SUPPLIED PASSAGE =
((
The party moving for summary judgment bears the initial burden of "informing the district court of the basis for its motion, and identifying those portions of [the record] which it believes demonstrate the absence of a genuine issue of material fact." Celotex Corp. v. Catrett, 477 U.S. 317, 323 (1986). Once the moving party has met its initial burden, however, "the burden shifts to the non-moving party to produce evidence or designate specific facts showing the existence of a genuine issue for trial." Engstrom v. First Nat'l Bank of Eagle Lake, 47 F.3d 1459, 1462 (5th Cir. 1995). In order to satisfy its burden, the non-moving party must put forth competent evidence and cannot rely on "unsubstantiated assertions" and "conclusory allegations." See Hopper v. Frank, 16 F.3d 92 (5th Cir. 1994); Lujan v. Nat'l. Wildlife Fed'n., 497 U.S. 871, 871-73 (1990); Donaghey v. Ocean Drilling Exploration Co., 974 F.2d 646, 649 (5th Cir. 1992).

III. Analysis

A. Ability of This Court to Adjudicate Claims

In response to the motion for summary judgment, Mr. Adams first argues that the stipulation in the New York Action and the automatic stay in the ongoing Axcess Bankruptcies stay this litigation. This Court must determine whether it can reach the merits of this Motion or whether resolution of this Motion is barred by the stipulation in the New York Action or the stay in the Axcess bankruptcies. The New York Action was stayed due to the Axcess bankruptcies. (Rec. Doc. 54, Ex. 10 at 2.) The stipulation confirmed that the New York Action was stayed by the automatic stay. (Rec. Doc. 54, Ex. 13 at 1.) Once Mr. Adams purchased Axcess's potential claims against MECA out of the Axcess's estate, the property ceased to belong to Axcess's estate. Thus, the stay was lifted as to those claims. See 11 U.S.C. § 362(c)(1) (stay of an act against property of the estate continues until property is no longer property of the estate); Matter of Brady, Texas, Mun. Gas Corp., 936 F.2d 212, 218 (5th Cir. 1991) (the automatic stay terminates when the debtor's property is no longer property of the estate); In re North Shore Central Illinois Freight Co., 30 B.R. 377, 378 (Bkrtcy. Ill. 1983) (stay provisions of Section 362 are inapplicable as far as it concerns property which is not part of the estate and which does not belong to the debtor). This Court finds that there is no stay precluding the resolution of this Motion for Partial Summary Judgment.
))
STORED DATA =
((
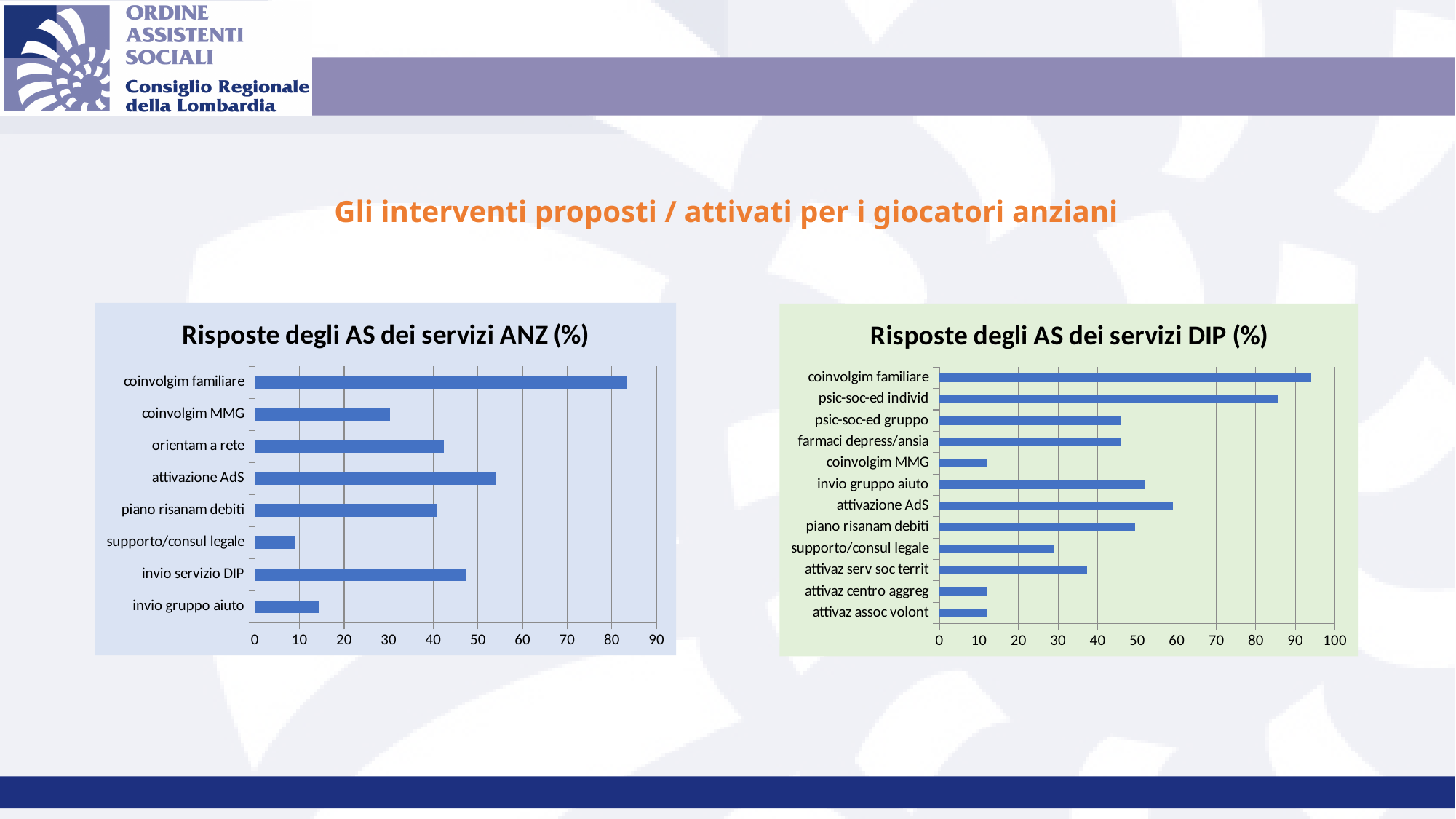
How many categories are shown in the 'Risposte degli AS dei servizi ANZ (%)' chart? 8 In the 'Risposte degli AS dei servizi DIP (%)' chart, which category has the highest value? coinvolgim familiare In the 'Risposte degli AS dei servizi DIP (%)' chart, is the value for psic-soc-ed individ greater or less than 80? greater In the 'Risposte degli AS dei servizi DIP (%)' chart, is the value for coinvolgim MMG greater or less than 20? less How many categories are shown in the 'Risposte degli AS dei servizi DIP (%)' chart? 12 What kind of chart is the 'Risposte degli AS dei servizi ANZ (%)' chart? bar chart In the 'Risposte degli AS dei servizi ANZ (%)' chart, which category has the highest value? coinvolgim familiare In the 'Risposte degli AS dei servizi ANZ (%)' chart, is the value for invio gruppo aiuto greater or less than 20? less In the 'Risposte degli AS dei servizi ANZ (%)' chart, which is larger: attivazione AdS or coinvolgim MMG? attivazione AdS In the 'Risposte degli AS dei servizi ANZ (%)' chart, which category has the lowest value? supporto/consul legale In the 'Risposte degli AS dei servizi DIP (%)' chart, which is larger: attivazione AdS or supporto/consul legale? attivazione AdS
))
Please list every court case cited in the summary judgment passage above, giving each case name as it appears there.

- Celotex Corp. v. Catrett
- Engstrom v. First Nat'l Bank of Eagle Lake
- Hopper v. Frank
- Lujan v. Nat'l. Wildlife Fed'n.
- Donaghey v. Ocean Drilling Exploration Co.
- Matter of Brady, Texas, Mun. Gas Corp.
- In re North Shore Central Illinois Freight Co.